We heard plenty of contradictions, distortions and untruths at the Republican candidates' tea party debate, but we heard shockingly little compassion -- and almost no acknowledgment that political and economic policy choices have a moral dimension.

The lowest point of the evening -- and perhaps of the political season -- came when moderator Wolf Blitzer asked Ron Paul a hypothetical question about a young man who elects not to purchase health insurance. The man has a medical crisis, goes into a coma and needs expensive care. "Who pays?" Blitzer asked.

"That's what freedom is all about, taking your own risks," Paul answered. "This whole idea that you have to prepare and take care of everybody "

Blitzer interrupted: "But congressman, are you saying that society should just let him die?"

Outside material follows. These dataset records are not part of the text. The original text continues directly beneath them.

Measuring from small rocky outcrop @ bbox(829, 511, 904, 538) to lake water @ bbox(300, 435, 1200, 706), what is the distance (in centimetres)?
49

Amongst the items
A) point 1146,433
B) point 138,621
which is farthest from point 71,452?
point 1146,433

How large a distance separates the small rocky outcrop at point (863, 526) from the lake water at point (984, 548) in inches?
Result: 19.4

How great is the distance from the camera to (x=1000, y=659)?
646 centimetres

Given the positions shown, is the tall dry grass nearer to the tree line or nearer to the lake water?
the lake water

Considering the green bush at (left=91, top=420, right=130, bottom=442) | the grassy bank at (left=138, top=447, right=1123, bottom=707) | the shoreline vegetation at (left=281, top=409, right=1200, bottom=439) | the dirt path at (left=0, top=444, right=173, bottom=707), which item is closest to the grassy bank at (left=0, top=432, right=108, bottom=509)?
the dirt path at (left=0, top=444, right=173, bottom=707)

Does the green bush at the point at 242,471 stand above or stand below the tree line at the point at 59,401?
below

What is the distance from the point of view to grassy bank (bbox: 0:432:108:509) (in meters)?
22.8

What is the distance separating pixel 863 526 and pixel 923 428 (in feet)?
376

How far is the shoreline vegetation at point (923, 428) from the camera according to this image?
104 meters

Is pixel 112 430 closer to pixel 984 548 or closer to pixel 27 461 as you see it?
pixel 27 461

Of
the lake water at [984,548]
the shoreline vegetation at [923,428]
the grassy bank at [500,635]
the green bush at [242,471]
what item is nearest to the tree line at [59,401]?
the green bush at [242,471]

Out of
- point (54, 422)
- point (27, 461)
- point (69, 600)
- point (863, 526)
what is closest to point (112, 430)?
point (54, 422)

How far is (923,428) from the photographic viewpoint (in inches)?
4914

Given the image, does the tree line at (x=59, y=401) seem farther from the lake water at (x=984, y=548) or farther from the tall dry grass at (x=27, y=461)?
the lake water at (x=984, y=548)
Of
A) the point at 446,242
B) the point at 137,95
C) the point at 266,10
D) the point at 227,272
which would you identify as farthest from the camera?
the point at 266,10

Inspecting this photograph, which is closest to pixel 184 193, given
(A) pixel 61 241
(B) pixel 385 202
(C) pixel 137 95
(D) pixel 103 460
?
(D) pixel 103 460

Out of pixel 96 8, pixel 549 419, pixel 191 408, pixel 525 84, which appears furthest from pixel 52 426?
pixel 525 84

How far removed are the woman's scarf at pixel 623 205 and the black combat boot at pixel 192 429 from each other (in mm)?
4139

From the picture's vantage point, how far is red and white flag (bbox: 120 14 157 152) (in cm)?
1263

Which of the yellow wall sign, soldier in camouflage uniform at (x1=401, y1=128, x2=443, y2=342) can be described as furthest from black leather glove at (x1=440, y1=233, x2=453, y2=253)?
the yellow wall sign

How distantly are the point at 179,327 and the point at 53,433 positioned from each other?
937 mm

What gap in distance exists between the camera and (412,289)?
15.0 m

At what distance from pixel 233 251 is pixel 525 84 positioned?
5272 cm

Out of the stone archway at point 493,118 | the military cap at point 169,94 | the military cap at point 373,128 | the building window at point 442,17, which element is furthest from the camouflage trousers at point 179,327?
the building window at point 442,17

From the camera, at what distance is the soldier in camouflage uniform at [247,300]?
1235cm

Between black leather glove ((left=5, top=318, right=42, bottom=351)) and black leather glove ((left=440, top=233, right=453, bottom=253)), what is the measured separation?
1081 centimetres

There were enthusiastic shouts of "Yeah!" from the crowd. You'd think one candidate might jump in with a word about Christian kindness. Not a peep.

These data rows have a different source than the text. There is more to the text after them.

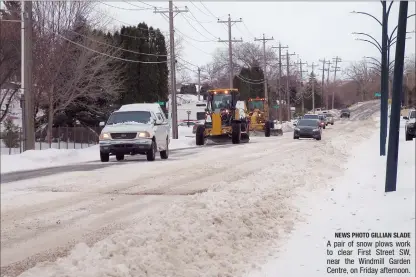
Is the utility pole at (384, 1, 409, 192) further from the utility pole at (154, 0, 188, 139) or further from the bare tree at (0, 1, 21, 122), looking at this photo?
the utility pole at (154, 0, 188, 139)

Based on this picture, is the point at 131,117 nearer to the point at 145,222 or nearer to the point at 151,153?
the point at 151,153

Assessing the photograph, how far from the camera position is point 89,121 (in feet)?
123

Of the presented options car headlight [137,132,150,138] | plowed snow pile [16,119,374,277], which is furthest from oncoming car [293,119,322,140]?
plowed snow pile [16,119,374,277]

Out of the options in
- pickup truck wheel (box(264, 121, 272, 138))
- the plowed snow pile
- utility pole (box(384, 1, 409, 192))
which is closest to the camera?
the plowed snow pile

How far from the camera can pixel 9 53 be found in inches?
1158

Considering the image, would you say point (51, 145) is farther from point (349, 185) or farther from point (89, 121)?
point (349, 185)

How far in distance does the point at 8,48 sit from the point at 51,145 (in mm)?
5248

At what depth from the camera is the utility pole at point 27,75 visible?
74.7ft

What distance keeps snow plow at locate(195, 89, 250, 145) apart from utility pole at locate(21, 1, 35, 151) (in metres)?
12.2

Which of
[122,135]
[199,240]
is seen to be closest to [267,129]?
[122,135]

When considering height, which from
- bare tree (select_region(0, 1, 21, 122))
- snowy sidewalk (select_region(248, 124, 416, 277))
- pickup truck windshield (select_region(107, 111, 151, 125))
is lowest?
snowy sidewalk (select_region(248, 124, 416, 277))

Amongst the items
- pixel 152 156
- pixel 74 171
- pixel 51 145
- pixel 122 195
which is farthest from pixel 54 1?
pixel 122 195

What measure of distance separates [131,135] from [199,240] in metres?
11.8

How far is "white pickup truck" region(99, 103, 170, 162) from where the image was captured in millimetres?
18625
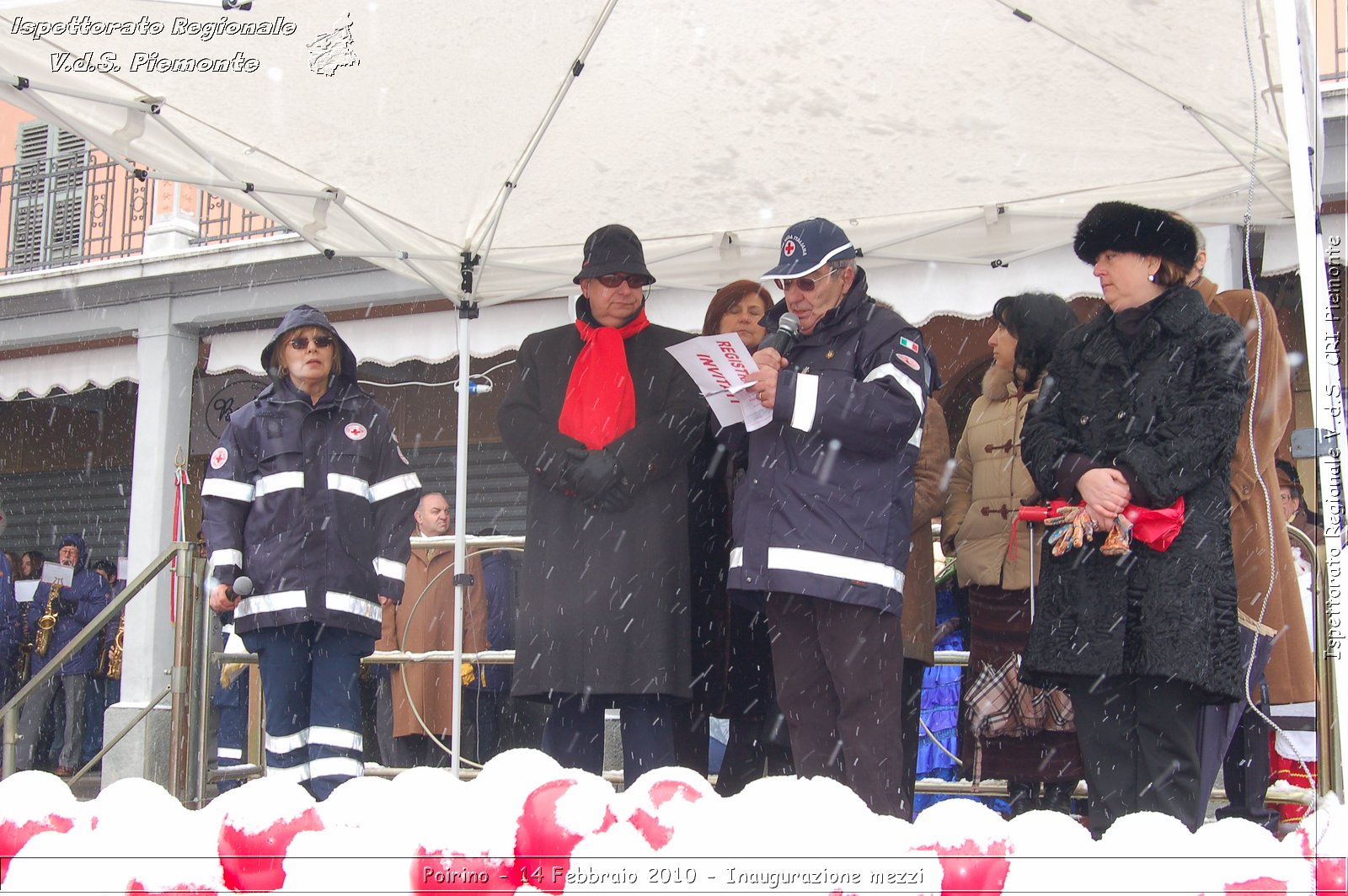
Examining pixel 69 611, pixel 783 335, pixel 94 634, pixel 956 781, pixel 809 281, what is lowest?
pixel 956 781

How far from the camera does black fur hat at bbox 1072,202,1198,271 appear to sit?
10.4 ft

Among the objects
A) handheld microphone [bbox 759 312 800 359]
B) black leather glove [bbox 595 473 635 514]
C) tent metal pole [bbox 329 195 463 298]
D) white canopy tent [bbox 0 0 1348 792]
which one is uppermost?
white canopy tent [bbox 0 0 1348 792]

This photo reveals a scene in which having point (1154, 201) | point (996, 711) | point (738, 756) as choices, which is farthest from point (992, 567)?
point (1154, 201)

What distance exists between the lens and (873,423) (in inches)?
129

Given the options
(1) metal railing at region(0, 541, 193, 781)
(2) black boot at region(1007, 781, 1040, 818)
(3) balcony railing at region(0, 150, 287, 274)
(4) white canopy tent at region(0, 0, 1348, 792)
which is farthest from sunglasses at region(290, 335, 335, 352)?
(3) balcony railing at region(0, 150, 287, 274)

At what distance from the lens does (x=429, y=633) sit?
7004mm

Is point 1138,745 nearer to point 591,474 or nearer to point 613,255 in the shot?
point 591,474

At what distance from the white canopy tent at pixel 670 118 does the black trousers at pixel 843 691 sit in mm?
1766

Paul, a physician, went on to say that, no, the hypothetical comatose man should not be allowed to die. " our neighbors, our friends, our churches" would choose to assume the man's care -- with government bearing no responsibility and playing no role.

Blitzer turned to Michele Bachmann, whose popularity with evangelical Christian voters stems, at least in part, from her own professed born-again faith. Asked what she would do about the man in the coma, Bachmann ignored the question and launched into a canned explanation of why she wants to repeal President Obama's Affordable Care Act.

According to the Gospel of Matthew, Jesus told the Pharisees that God commands us to "love thy neighbor as thyself." There is no asterisk making this obligation null and void if circumstances require its fulfillment via government.

Rick Perry, Mitt Romney, Bachmann, Paul and the others onstage in Tampa all had the same prescription for the economy: Cut spending, cut taxes and let the wealth that results trickle down to the less fortunate. They betrayed no empathy for, or even curiosity about, the Americans who depend on the spending that would be cut. They had no kind words -- in fact, no words at all -- for teachers, firefighters and police officers who will lose their jobs unless cash-strapped state and local government receive federal aid. I believe the Republican candidates' pinched, crabby view of government's nature and role is immoral. I believe the fact that poverty has risen sharply over the past decade -- as shown by new census data -- while the richest Americans have seen their incomes soar is unacceptable. I believe that writing off whole classes of citizens -- the long-term unemployed whose skills are becoming out of date, thousands of former offenders who have paid their debt to society, millions of low-income youth ill-served by inadequate schools -- is unconscionable.

Perry, who is leading in the polls, wants to make the federal government "inconsequential." He thinks Social Security is a "Ponzi scheme" and a "monstrous lie." He doesn't much like Medicare, either.

But there was a fascinating moment in the debate when Perry defended Texas legislation that allows children of illegal immigrants to pay in-state tuition at state universities. "We were clearly sending a message to young people, regardless of what the sound of their last name is, that we believe in you," Perry said.

The other candidates bashed him with anti-immigrant rhetoric until the evening's only glimmer of moral responsibility was snuffed out.